The first panel reviewed what we know about the effects of business incentives on regional economies, especially for entrepreneurship. Most business incentives are not designed specifically for entrepreneurs. Researchers pointed out that funds spent on incentives could be redirected to other investments or services with potentially higher returns. Further, some incentives for large businesses appear to have a crowding out effect that negatively affects firm entry and entrepreneurship. Other research suggests that state R&D tax credits may positively affect entrepreneurship growth and quality, but the effects may not be seen for several years after implementation.
The second panel discussed what works for entrepreneur-led economic development. Speakers addressed workforce development and the value of incentivizing younger workers and businesses to build talent pipelines through work experience programs and training support. Ellen reviewed Smart Incentives’ research findings on state incentives for entrepreneurship, including the small scale and therefore limited impact of most programs. She also offered ideas for improving program design and implementation methods to become more effective at achieving expected objectives. This panel also considered the ways incentives need to be well-targeted, place-based, and robust enough to make a difference. In practice, this often means incorporating incentives into broader ecosystem or policy initiatives for supporting entrepreneurs.
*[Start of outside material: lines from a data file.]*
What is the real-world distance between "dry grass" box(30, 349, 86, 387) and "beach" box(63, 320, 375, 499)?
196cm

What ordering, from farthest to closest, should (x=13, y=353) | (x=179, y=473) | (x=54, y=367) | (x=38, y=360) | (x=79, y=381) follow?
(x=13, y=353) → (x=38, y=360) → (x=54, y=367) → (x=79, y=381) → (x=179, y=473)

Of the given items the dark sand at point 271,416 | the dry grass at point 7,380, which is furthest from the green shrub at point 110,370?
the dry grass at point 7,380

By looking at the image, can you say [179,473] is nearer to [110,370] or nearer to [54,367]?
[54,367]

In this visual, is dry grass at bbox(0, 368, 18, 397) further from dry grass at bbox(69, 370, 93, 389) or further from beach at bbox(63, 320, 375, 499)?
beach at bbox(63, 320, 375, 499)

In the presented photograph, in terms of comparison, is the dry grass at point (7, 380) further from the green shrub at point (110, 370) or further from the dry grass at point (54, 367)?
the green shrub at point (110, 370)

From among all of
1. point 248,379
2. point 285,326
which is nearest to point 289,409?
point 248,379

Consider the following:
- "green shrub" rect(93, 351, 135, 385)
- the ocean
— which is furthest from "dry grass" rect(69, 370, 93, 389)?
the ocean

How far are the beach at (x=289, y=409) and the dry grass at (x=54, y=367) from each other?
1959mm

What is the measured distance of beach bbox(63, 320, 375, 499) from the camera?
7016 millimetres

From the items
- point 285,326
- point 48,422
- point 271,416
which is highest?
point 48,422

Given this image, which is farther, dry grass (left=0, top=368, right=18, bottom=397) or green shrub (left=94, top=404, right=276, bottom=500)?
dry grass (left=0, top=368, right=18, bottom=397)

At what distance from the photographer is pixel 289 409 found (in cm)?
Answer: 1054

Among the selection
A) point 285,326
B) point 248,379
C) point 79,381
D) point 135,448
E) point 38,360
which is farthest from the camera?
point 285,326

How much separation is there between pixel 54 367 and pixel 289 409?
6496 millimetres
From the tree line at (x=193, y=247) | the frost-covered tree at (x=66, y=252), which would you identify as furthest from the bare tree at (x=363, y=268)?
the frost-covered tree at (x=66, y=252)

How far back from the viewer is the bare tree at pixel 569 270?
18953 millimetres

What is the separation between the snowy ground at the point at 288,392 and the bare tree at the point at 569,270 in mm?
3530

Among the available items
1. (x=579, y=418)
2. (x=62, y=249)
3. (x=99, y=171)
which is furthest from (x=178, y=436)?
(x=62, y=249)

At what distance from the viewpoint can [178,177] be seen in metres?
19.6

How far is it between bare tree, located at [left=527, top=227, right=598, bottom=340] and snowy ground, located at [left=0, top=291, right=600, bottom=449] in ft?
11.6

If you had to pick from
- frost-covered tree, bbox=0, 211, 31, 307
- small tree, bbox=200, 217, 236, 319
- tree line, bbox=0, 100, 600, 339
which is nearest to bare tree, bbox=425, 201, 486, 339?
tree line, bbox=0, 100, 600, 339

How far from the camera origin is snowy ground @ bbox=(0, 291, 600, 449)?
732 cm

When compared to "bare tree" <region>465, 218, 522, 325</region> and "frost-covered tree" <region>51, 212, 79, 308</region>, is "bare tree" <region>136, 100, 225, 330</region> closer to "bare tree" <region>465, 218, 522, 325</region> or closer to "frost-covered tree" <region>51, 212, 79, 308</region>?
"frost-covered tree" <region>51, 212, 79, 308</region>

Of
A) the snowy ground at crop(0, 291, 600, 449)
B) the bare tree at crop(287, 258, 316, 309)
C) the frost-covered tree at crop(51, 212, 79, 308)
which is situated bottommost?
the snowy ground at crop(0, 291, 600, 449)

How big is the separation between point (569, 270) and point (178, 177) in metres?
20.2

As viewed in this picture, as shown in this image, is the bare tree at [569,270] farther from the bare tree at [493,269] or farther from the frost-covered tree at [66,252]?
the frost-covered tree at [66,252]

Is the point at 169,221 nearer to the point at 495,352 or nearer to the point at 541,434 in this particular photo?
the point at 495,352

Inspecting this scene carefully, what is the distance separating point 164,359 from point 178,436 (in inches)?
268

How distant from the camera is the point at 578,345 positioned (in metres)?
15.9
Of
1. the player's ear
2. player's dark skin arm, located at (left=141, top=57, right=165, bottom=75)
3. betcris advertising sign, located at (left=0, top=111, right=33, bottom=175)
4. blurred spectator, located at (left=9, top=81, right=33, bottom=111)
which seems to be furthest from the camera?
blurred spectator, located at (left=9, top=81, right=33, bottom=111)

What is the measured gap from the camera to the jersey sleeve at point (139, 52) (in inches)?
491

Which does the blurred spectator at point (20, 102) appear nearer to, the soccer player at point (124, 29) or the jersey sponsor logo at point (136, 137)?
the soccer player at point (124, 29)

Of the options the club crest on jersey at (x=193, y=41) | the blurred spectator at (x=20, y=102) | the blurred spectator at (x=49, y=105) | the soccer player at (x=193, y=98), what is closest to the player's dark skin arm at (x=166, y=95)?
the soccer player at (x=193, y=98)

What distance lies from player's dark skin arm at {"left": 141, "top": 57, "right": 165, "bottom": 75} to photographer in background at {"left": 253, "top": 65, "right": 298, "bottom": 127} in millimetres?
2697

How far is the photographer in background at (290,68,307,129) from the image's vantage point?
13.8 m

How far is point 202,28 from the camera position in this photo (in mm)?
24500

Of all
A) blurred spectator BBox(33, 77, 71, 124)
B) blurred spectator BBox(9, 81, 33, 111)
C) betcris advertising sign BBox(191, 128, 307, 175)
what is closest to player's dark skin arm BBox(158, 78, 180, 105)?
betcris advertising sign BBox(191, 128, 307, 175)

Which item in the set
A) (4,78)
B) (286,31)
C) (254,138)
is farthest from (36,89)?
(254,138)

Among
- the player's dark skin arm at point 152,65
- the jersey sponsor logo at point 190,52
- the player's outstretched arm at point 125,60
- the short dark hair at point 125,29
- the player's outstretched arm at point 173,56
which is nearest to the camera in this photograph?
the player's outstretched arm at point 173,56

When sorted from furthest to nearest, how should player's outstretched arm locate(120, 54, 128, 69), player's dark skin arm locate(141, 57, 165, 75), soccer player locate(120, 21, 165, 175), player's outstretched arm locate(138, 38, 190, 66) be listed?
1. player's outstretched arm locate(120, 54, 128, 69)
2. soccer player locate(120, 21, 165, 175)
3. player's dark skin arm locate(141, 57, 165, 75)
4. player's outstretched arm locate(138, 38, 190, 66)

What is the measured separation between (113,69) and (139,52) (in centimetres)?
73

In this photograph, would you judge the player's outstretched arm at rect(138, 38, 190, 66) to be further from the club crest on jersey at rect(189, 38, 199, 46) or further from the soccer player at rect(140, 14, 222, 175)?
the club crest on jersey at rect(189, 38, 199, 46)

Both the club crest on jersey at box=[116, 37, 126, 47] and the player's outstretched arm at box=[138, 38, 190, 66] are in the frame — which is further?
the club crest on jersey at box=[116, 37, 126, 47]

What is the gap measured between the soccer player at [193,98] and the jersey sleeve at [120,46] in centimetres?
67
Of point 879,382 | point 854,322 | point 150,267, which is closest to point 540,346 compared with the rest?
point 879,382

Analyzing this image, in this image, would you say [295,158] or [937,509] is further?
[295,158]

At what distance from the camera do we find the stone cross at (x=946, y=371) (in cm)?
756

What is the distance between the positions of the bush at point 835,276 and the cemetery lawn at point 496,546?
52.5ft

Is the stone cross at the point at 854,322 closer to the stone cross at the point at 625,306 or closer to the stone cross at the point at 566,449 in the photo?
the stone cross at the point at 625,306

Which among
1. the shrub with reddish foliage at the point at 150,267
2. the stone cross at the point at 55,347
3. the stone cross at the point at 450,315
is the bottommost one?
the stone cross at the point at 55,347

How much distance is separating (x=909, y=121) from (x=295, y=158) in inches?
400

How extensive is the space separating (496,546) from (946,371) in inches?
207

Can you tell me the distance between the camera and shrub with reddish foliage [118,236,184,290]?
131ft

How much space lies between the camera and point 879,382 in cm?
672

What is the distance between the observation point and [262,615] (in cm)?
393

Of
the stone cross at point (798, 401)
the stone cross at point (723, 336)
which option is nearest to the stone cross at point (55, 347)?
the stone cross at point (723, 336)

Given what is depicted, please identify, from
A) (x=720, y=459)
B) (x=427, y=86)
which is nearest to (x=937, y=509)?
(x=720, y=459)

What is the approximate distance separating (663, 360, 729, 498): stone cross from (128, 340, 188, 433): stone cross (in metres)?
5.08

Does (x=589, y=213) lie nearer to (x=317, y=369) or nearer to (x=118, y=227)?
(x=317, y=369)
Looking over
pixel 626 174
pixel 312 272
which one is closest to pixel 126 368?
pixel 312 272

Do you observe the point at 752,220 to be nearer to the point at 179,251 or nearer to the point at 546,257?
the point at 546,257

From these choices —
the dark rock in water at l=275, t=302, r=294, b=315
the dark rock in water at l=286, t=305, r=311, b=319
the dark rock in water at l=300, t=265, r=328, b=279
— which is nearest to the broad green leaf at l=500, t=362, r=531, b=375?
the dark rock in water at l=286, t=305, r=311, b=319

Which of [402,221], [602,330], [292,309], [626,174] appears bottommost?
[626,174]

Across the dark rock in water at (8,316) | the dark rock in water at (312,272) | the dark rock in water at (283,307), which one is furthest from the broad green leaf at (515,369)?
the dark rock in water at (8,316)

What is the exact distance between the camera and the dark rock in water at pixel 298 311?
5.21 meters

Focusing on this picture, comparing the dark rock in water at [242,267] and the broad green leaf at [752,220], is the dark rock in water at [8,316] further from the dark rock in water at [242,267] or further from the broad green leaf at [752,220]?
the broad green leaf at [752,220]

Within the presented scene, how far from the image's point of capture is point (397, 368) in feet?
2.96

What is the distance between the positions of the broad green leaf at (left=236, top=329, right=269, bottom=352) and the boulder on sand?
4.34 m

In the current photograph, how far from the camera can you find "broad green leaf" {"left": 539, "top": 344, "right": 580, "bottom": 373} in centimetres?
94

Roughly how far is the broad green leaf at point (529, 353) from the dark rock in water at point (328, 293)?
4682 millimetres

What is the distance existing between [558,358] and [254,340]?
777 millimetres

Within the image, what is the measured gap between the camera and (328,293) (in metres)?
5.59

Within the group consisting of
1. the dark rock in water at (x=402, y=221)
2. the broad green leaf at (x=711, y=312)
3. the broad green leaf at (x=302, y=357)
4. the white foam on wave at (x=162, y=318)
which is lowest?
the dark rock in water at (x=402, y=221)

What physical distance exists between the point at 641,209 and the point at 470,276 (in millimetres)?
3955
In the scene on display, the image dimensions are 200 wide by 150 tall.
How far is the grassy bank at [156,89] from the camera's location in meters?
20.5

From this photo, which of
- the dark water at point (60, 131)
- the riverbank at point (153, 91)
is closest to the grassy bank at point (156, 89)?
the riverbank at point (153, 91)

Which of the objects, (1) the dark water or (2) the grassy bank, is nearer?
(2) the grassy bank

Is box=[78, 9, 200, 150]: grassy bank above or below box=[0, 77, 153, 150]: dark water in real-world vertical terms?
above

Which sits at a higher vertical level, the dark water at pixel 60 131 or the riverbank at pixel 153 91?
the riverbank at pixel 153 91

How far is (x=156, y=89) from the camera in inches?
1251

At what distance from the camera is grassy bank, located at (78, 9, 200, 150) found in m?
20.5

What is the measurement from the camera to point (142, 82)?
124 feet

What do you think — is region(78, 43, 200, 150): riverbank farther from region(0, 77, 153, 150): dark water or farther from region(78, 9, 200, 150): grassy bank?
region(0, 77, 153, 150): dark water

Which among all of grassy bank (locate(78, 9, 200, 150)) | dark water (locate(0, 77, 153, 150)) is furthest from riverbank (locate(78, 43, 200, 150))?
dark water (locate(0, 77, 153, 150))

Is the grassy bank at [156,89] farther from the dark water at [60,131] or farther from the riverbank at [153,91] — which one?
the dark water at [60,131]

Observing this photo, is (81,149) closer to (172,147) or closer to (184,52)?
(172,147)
The final panel was a roundtable discussion on policy priorities, entrepreneurship support, and what’s next for incentives. Finding new ways to address regional differences and tackle economic inequities was a key theme. Darrene shared findings from the Smart Incentives paper on Reflecting Community Priorities in Economic Development Practices on implementing programs that are equitable and inclusive by prioritizing community engagement so that economic development activities address resident needs, including those seeking to start new businesses.